14th December, 2018
As we have just passed the 180th Anniversary of the Hobart Regatta, it’s a good time to find out some of the more interesting details of what has become a part of our Tasmanian tradition. The Hobart Regatta was Tasmania’s most important public event for more than a century.
December 1st, 1838 was fixed on by Governor Sir John Franklin for the first Regatta, as it was considered to be the anniversary of the “discovery” of this island by Abel Tasman. More contemporary research has established that December 3rd, 1838 was the date that Tasman claimed formal possession of Van Diemen’s Land for the Dutch.
Franklin and his wife Lady Jane established the Hobart Regatta in the hope that on at least one day in the year the people of Hobart Town would be brought together “in harmony by a common love of sailing and of their beautiful harbor”. Newspaper reports told of huge crowds, upwards of 12,000 people, pouring to the regatta grounds near the Queen’s Domain, and along Macquarie Point and the New Wharf, which is now called Salamanca Place.
At the entrance to the regatta grounds, spectators were greeted by boards pasted with patriotic and poetic contributions to the day. Here is an example:
On the first of December,
I’ll eat till I throttle,
For the love of Tasmania,
blue ribbons and wattle.
Many brewers also contributed to the festivities, with free beer being handed out from booths, as well as cheese and bread. Lady Franklin also supplied refreshments in the Governor’s Pavilion for her particular friends. At this first regatta everything was conducted in a very social and relatively sober manner. A good time was had by all, but it wasn’t just about the free booze and bread. The races of the water craft ranged from tiny single-handed dinghies, large yachts and of the greatest interest was a race between 16 whale boats, the crews of which rowed a course of seven miles in 45 minutes.
Hobartians certainly enjoyed themselves each year at the regatta holiday, so much so that by 1842 Lady Jane Franklin was disgusted with the whole event, which she said had become “festivity of licentiousness and immense disorder”. The governor called for the organizing committee of the 1843 regatta to follow far more stringent rules regarding free beer, but the committee refused to comply and the regatta went ahead without the Governor’s patronage – and the beer once again flowed freely. Comments in the press suggested that the unruly behaviour of the commoners was only made worse by the police, whose action, it was claimed, lead directly to riot and disturbance.
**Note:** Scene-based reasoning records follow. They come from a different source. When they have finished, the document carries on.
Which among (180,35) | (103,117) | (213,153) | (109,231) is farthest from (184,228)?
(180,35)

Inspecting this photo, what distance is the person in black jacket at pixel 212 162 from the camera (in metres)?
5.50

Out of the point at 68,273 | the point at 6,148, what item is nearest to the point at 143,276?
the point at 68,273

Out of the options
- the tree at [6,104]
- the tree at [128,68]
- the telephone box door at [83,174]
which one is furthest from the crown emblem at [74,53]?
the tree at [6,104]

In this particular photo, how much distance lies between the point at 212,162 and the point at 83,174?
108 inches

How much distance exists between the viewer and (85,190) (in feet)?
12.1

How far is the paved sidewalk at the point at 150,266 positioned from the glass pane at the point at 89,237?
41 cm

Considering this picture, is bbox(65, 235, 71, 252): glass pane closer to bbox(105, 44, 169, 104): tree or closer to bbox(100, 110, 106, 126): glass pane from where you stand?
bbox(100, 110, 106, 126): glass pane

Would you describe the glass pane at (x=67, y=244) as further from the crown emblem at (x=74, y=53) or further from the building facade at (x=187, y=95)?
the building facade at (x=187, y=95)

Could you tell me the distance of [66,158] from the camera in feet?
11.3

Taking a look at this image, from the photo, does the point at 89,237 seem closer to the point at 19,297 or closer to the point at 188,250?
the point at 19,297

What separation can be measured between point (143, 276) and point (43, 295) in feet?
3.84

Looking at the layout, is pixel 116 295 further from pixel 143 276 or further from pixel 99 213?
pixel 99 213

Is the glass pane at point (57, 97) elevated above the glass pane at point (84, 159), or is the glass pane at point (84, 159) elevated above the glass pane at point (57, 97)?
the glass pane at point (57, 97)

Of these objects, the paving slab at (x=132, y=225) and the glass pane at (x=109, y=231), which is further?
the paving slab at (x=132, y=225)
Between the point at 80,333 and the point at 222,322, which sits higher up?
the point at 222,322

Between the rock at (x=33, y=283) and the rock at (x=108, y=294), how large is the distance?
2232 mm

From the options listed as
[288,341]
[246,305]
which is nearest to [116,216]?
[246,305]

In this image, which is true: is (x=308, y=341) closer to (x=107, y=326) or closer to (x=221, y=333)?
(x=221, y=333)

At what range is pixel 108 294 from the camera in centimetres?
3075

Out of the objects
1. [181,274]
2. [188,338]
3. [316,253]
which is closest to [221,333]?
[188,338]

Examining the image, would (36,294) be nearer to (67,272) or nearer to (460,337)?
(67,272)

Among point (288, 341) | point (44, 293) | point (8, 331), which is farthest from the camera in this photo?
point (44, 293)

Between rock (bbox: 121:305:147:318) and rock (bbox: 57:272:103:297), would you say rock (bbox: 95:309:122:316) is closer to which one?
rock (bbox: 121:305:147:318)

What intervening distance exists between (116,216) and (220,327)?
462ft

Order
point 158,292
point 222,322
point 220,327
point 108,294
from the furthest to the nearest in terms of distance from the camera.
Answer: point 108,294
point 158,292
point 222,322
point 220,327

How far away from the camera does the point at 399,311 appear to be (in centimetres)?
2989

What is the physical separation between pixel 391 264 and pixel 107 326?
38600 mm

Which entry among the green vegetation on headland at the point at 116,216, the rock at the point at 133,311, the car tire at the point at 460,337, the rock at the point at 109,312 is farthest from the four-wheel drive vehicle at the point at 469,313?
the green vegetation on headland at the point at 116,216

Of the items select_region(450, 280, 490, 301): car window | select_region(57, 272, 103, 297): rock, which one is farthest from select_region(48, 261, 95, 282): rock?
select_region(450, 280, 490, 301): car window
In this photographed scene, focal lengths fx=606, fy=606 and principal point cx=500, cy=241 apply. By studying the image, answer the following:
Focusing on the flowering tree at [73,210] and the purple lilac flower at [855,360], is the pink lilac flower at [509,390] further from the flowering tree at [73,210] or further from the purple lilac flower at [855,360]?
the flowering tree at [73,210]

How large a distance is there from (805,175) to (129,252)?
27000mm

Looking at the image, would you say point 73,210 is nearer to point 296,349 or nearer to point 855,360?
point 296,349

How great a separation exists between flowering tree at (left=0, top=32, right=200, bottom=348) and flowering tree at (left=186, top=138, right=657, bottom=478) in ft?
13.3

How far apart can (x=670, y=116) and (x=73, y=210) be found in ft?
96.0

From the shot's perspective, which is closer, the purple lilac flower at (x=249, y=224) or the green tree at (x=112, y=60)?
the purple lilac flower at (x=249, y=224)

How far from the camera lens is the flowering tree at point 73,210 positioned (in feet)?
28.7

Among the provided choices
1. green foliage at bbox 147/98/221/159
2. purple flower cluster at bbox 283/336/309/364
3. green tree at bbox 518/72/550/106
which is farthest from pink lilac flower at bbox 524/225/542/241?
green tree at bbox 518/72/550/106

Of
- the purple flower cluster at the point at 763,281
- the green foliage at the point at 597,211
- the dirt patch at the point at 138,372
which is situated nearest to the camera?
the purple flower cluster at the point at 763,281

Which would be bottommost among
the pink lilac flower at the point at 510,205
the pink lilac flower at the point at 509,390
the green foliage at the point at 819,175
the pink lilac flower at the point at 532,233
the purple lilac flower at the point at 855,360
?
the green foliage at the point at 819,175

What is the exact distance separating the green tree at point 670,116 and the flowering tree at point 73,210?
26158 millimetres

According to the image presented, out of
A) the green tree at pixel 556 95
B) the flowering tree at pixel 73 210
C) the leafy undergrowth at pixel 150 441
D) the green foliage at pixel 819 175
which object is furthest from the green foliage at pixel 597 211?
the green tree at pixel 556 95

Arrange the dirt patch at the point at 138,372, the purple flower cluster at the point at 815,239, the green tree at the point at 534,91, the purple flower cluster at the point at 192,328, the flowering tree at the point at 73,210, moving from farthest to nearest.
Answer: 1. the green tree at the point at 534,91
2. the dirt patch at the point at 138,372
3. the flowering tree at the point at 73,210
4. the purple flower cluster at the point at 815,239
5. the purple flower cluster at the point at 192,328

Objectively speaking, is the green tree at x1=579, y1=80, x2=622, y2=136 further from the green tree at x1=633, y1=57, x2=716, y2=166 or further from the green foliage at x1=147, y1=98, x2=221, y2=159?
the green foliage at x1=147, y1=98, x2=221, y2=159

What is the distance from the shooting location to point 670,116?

The regatta grounds were moved from the government domain to Sandy Bay. Despite the absence of the Vice-Regal patronage on the day, a ball held by Lady Jane at government house was a great success. She called it a ball in commemoration of Tasman’s discovery, the press insisted on called it the Regatta Ball. It was a well-attended – and rather sober – affair.
Recalled to England, the Franklins departed Hobart on November 3rd, 1843 – just a month before the next regatta which the new governor, Sir John Eardley Wilmot, attended.
By 1855 the regatta was once again denied Vice-Regal patronage because Governor Fox-Young complained to the organizing committee that as he was planting trees and shrubs on the government domain, he was no longer going to tolerate the broken bottles and other rubbish that accumulated there during the regatta. In retaliation the committee did not invite the governor to be patron that year. Subsequent regattas have all enjoyed the patronage of the governor.
Sir John and Lady Jane Franklin established the regatta to create a public event where all levels of society could mingle and enjoy a holiday, where the lowest could mix freely with the highest. It soon came to be seen as an inalienable right of Hobartians, and an expression of their democratic freedom. Little about the regatta has changed over its 180 years – it still has an extensive array of aquatic events, sideshows and of course the People’s Day. http://www.royalhobartregatta.com/Timetable.html
The regatta has had just two significant changes since 1838: a slight name change and the date. The event is now known as the Royal Hobart Regatta and is held on the second weekend in February.